IV. Child Tax Credits
Section 24(a) provides a credit with respect to each qualifying child of the taxpayer. Section 24(c)(1) defines the term “qualifying child” as “a qualifying child of the taxpayer (as defined in section 152(c)) who has not attained age 17.” 4 The child tax credit may not exceed the taxpayer's regular tax liability. Sec. 24(b)(3). Where a taxpayer is eligible for the child tax credit but the taxpayer's regular tax liability is less than the amount of the child tax credit potentially available under section 24(a), section 24(d) makes a portion of the credit, known as the additional child tax credit, refundable.

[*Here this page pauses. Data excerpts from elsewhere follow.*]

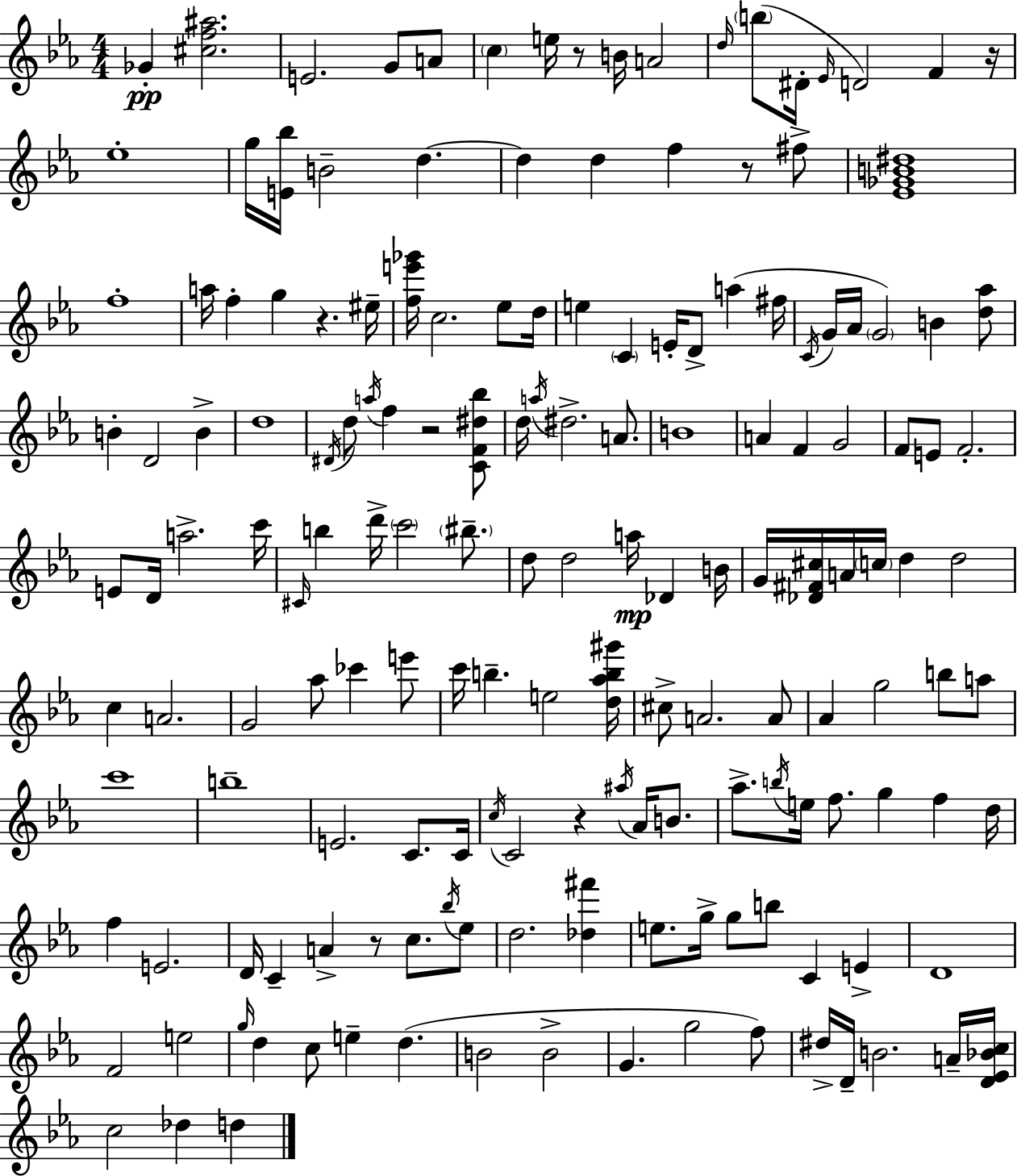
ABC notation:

X:1
T:Untitled
M:4/4
L:1/4
K:Eb
_G [^cf^a]2 E2 G/2 A/2 c e/4 z/2 B/4 A2 d/4 b/2 ^D/4 _E/4 D2 F z/4 _e4 g/4 [E_b]/4 B2 d d d f z/2 ^f/2 [_E_GB^d]4 f4 a/4 f g z ^e/4 [fe'_g']/4 c2 _e/2 d/4 e C E/4 D/2 a ^f/4 C/4 G/4 _A/4 G2 B [d_a]/2 B D2 B d4 ^D/4 d/2 a/4 f z2 [CF^d_b]/2 d/4 a/4 ^d2 A/2 B4 A F G2 F/2 E/2 F2 E/2 D/4 a2 c'/4 ^C/4 b d'/4 c'2 ^b/2 d/2 d2 a/4 _D B/4 G/4 [_D^F^c]/4 A/4 c/4 d d2 c A2 G2 _a/2 _c' e'/2 c'/4 b e2 [d_ab^g']/4 ^c/2 A2 A/2 _A g2 b/2 a/2 c'4 b4 E2 C/2 C/4 c/4 C2 z ^a/4 _A/4 B/2 _a/2 b/4 e/4 f/2 g f d/4 f E2 D/4 C A z/2 c/2 _b/4 _e/2 d2 [_d^f'] e/2 g/4 g/2 b/2 C E D4 F2 e2 g/4 d c/2 e d B2 B2 G g2 f/2 ^d/4 D/4 B2 A/4 [D_E_Bc]/4 c2 _d d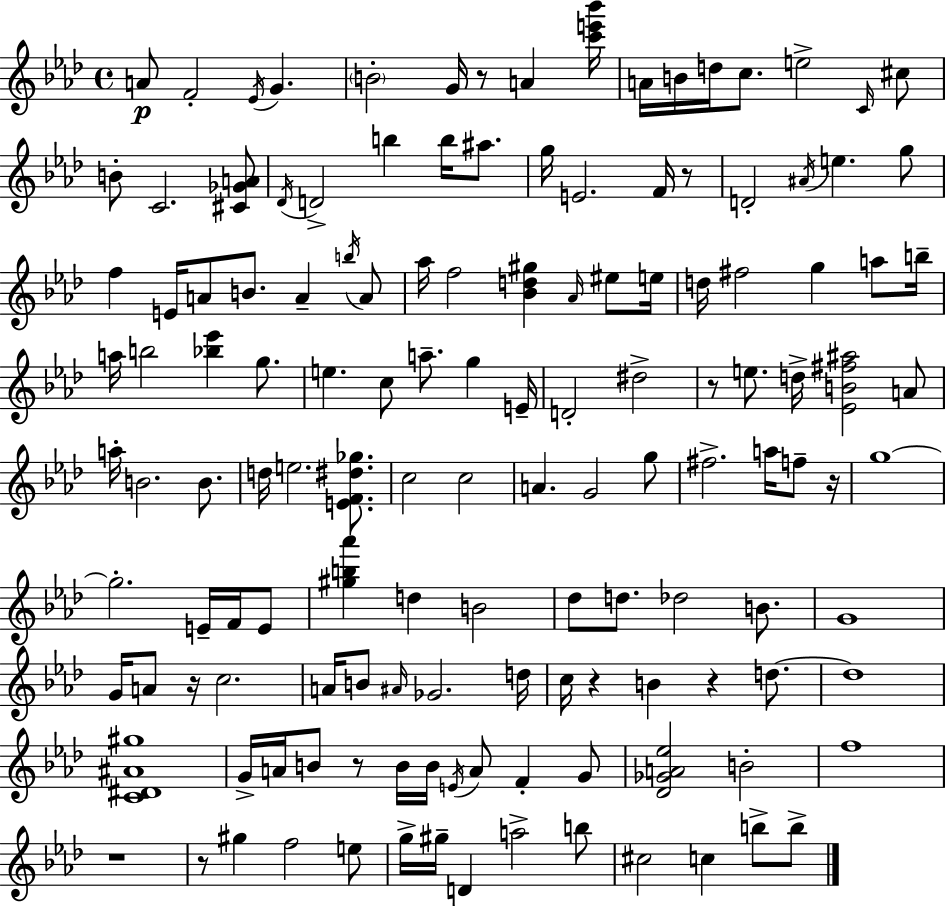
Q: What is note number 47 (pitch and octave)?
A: B5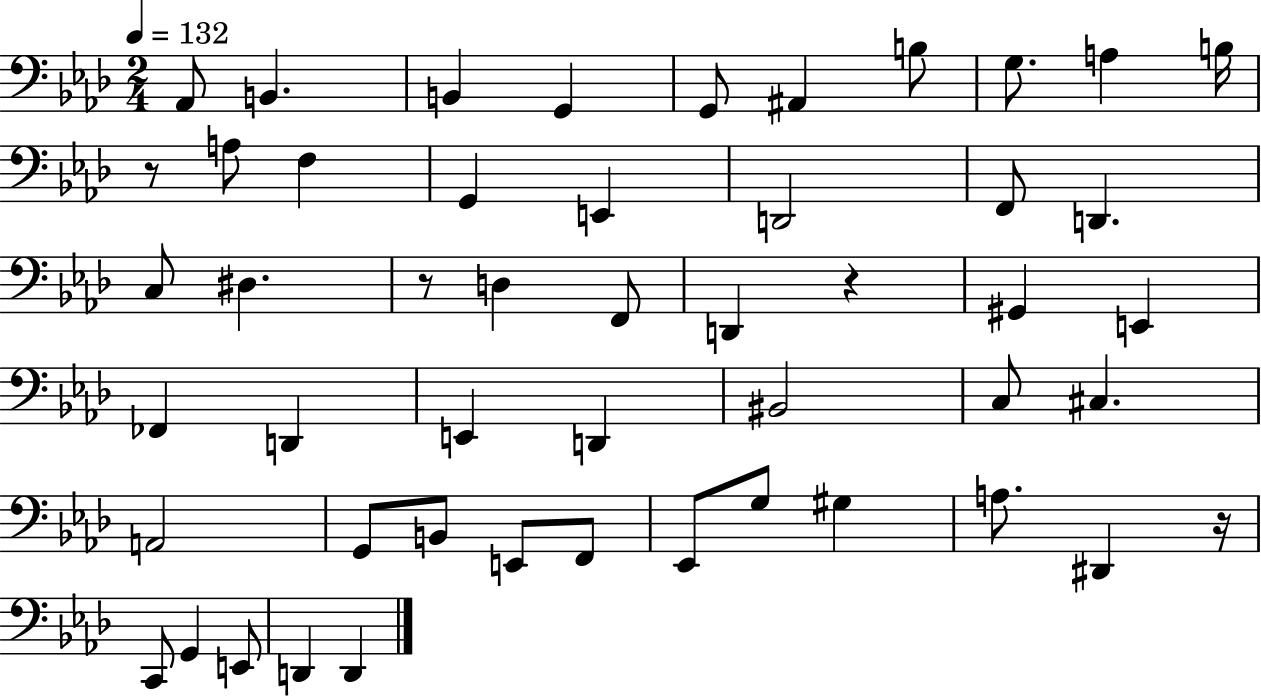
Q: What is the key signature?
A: AES major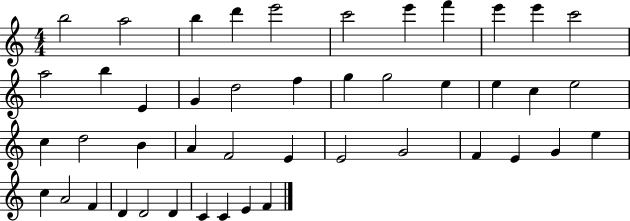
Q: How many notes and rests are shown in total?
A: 45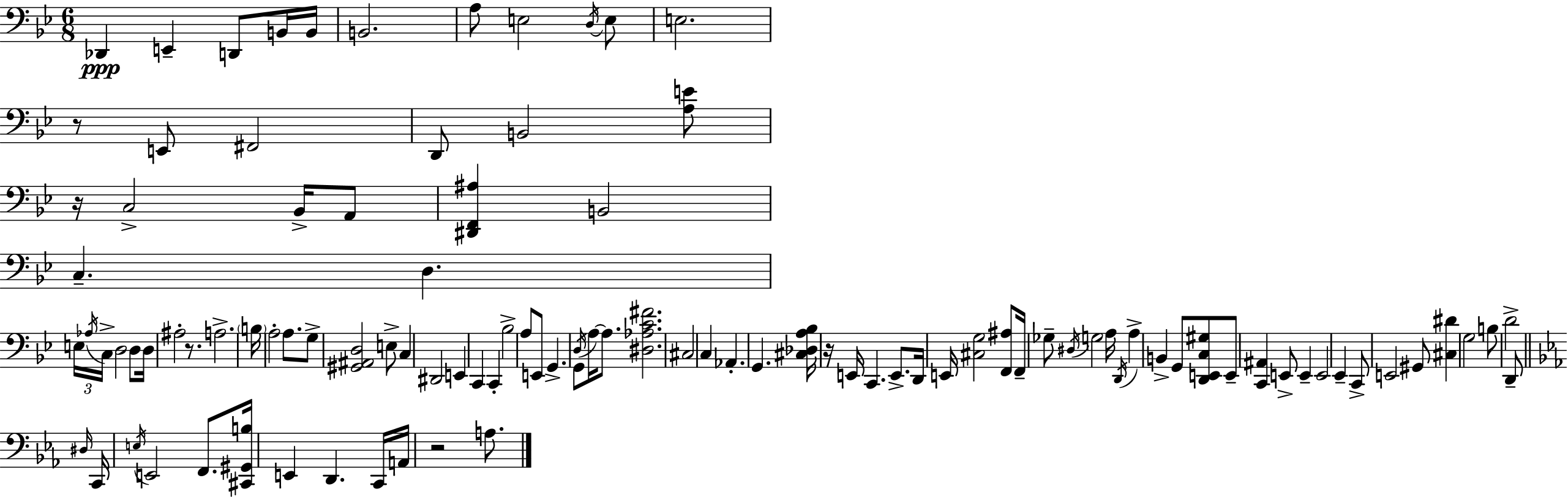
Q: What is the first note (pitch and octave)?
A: Db2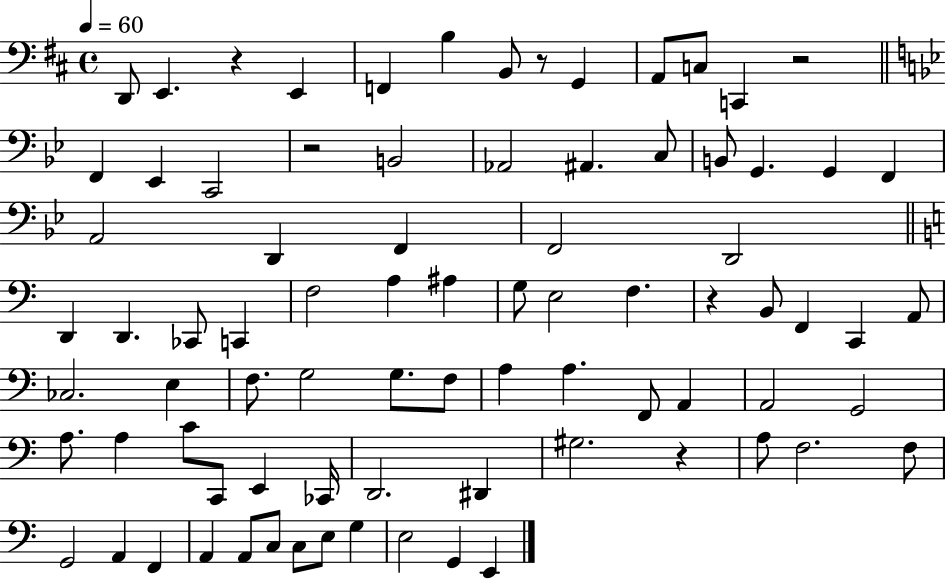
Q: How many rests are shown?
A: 6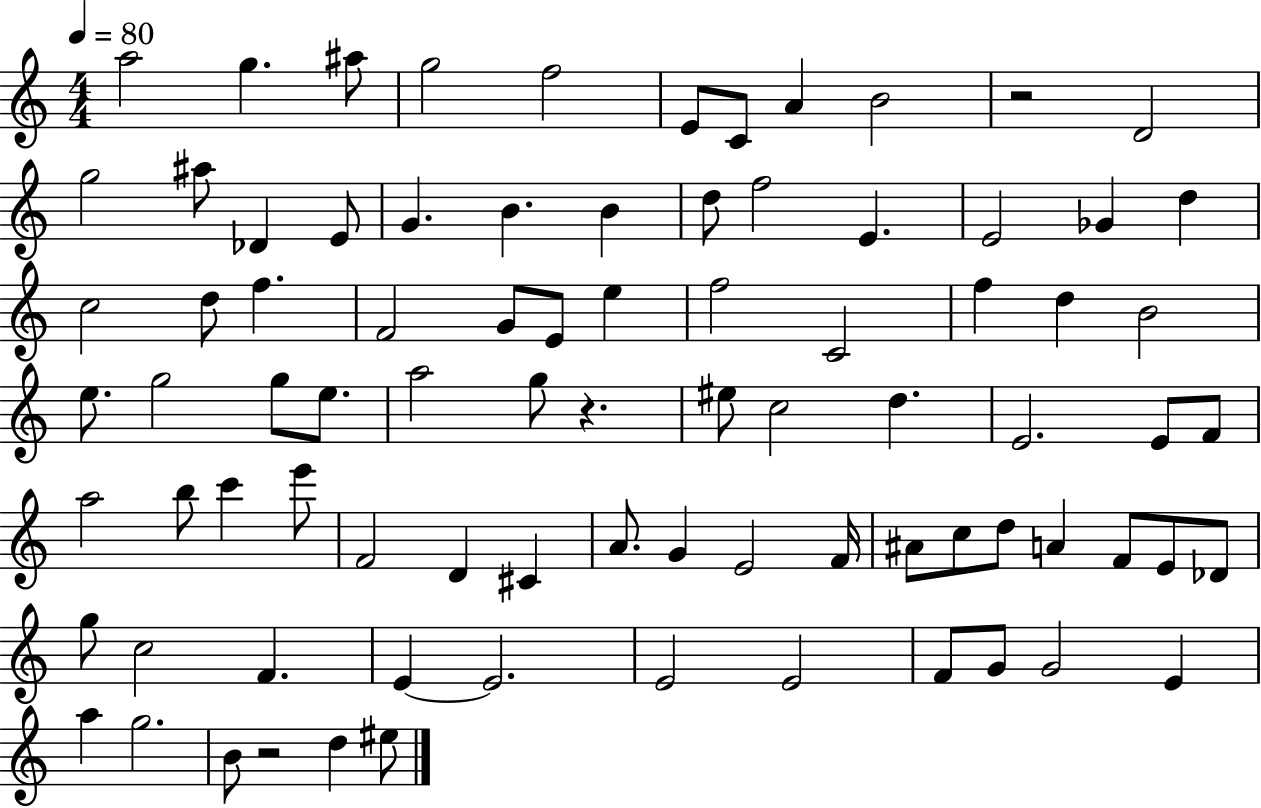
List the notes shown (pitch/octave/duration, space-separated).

A5/h G5/q. A#5/e G5/h F5/h E4/e C4/e A4/q B4/h R/h D4/h G5/h A#5/e Db4/q E4/e G4/q. B4/q. B4/q D5/e F5/h E4/q. E4/h Gb4/q D5/q C5/h D5/e F5/q. F4/h G4/e E4/e E5/q F5/h C4/h F5/q D5/q B4/h E5/e. G5/h G5/e E5/e. A5/h G5/e R/q. EIS5/e C5/h D5/q. E4/h. E4/e F4/e A5/h B5/e C6/q E6/e F4/h D4/q C#4/q A4/e. G4/q E4/h F4/s A#4/e C5/e D5/e A4/q F4/e E4/e Db4/e G5/e C5/h F4/q. E4/q E4/h. E4/h E4/h F4/e G4/e G4/h E4/q A5/q G5/h. B4/e R/h D5/q EIS5/e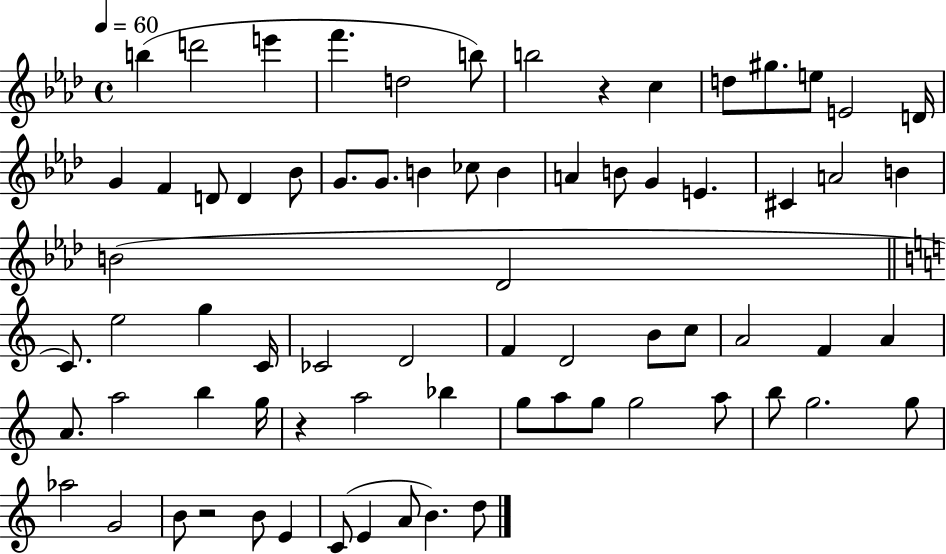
{
  \clef treble
  \time 4/4
  \defaultTimeSignature
  \key aes \major
  \tempo 4 = 60
  b''4( d'''2 e'''4 | f'''4. d''2 b''8) | b''2 r4 c''4 | d''8 gis''8. e''8 e'2 d'16 | \break g'4 f'4 d'8 d'4 bes'8 | g'8. g'8. b'4 ces''8 b'4 | a'4 b'8 g'4 e'4. | cis'4 a'2 b'4 | \break b'2( des'2 | \bar "||" \break \key c \major c'8.) e''2 g''4 c'16 | ces'2 d'2 | f'4 d'2 b'8 c''8 | a'2 f'4 a'4 | \break a'8. a''2 b''4 g''16 | r4 a''2 bes''4 | g''8 a''8 g''8 g''2 a''8 | b''8 g''2. g''8 | \break aes''2 g'2 | b'8 r2 b'8 e'4 | c'8( e'4 a'8 b'4.) d''8 | \bar "|."
}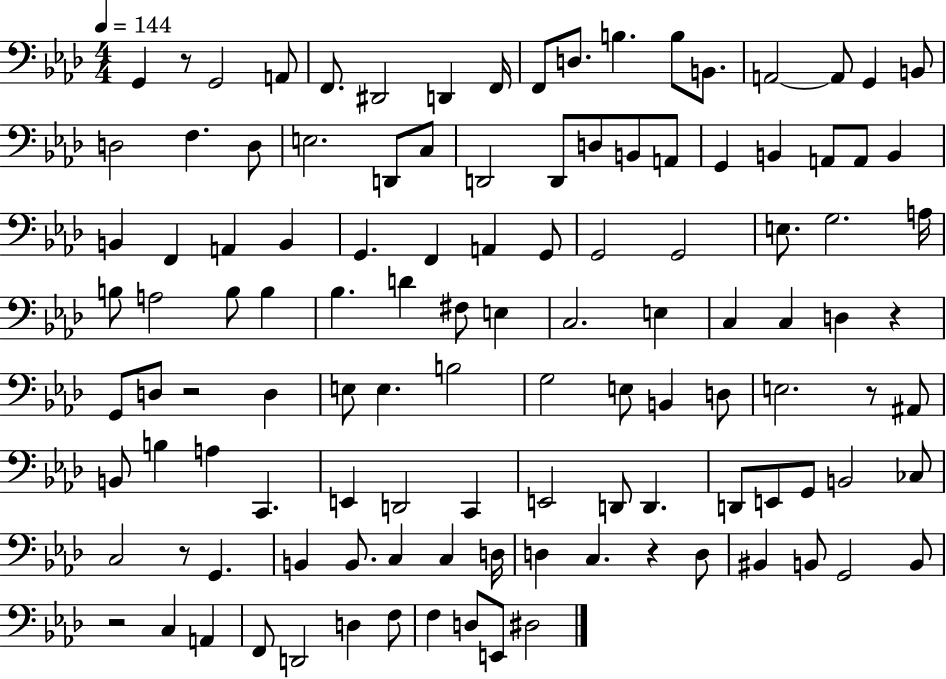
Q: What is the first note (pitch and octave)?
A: G2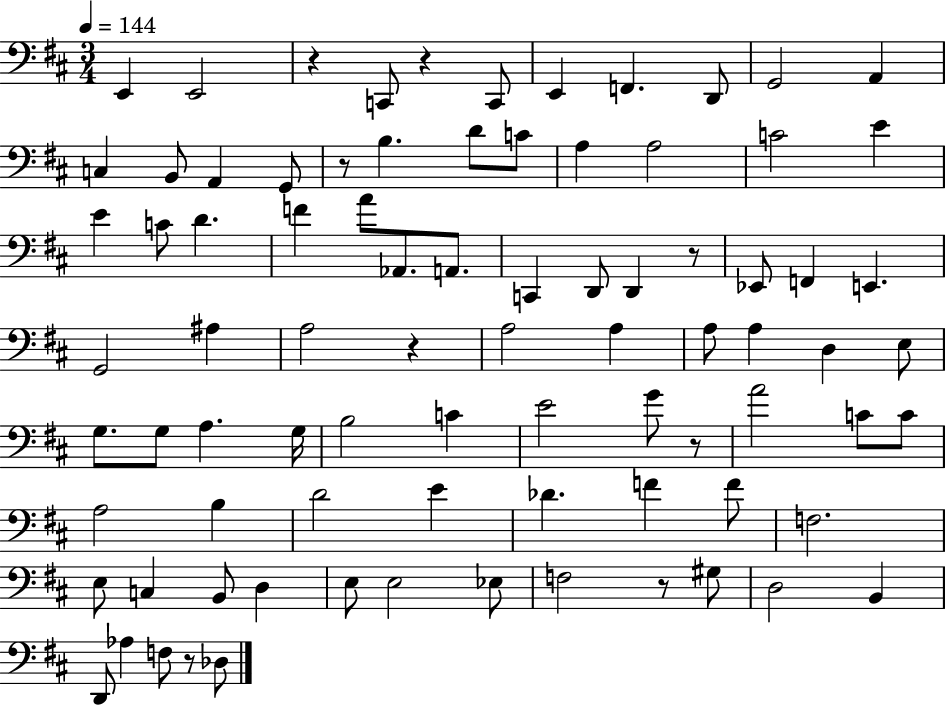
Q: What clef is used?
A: bass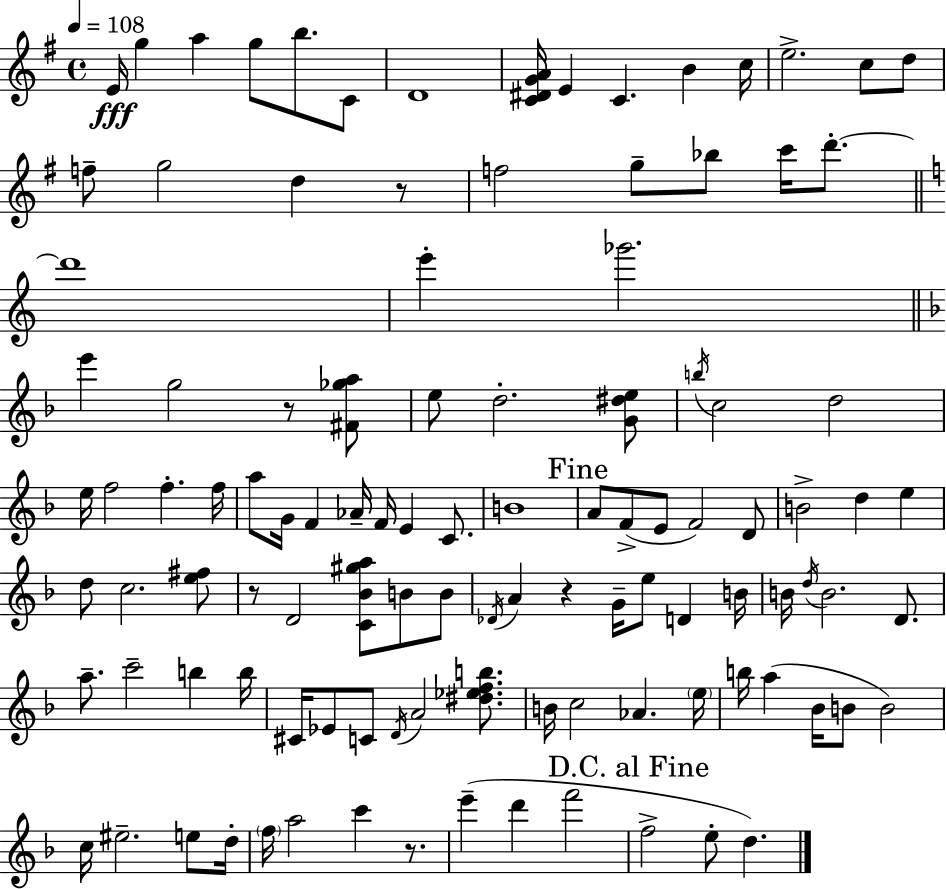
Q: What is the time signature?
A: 4/4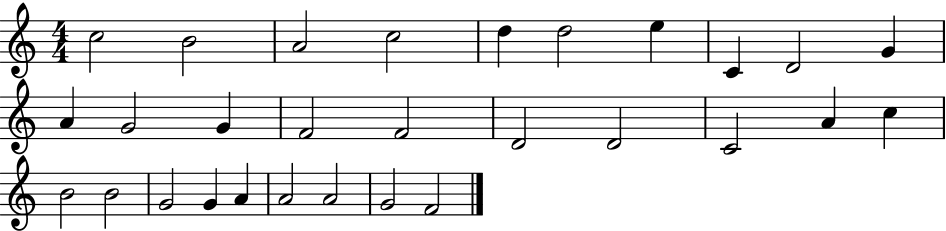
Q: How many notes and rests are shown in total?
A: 29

Since A.M. and S.M. are qualifying children and as noted above were below the age 17 in 2007, petitioner is entitled to the child tax credit and the additional child tax credit.
To reflect the foregoing,
Decision will be entered under Rule 155.

Footnotes


1
The Court refers to minor children by their initials. Rule 27(a)(3).
2
Petitioner's income, without claiming the dependency exemption deductions, would make him ineligible for the EIC. Changing his filing status and disallowing the deductions and credits would show petitioner owing a tax of about $162. This amount, in addition to the $5,678 refund, results in the deficiency of $5,840.
3
We recognize that our conclusion suggests a finding that virtually all of petitioner's expendable income went to support the children. We found petitioner's testimony to be credible, and we are satisfied that he was committed to caring for his sister's children at a time when his sister was unable to care for them.
4
The credit is reduced by $50 for each $1,000 (or fraction thereof) by which an individual's modified adjusted gross income exceeds $110,000 in the case of a joint return, $75,000 in the case of an unmarried individual, and $55,000 in the case of a married individual filing a separate return. Sec. 24(b).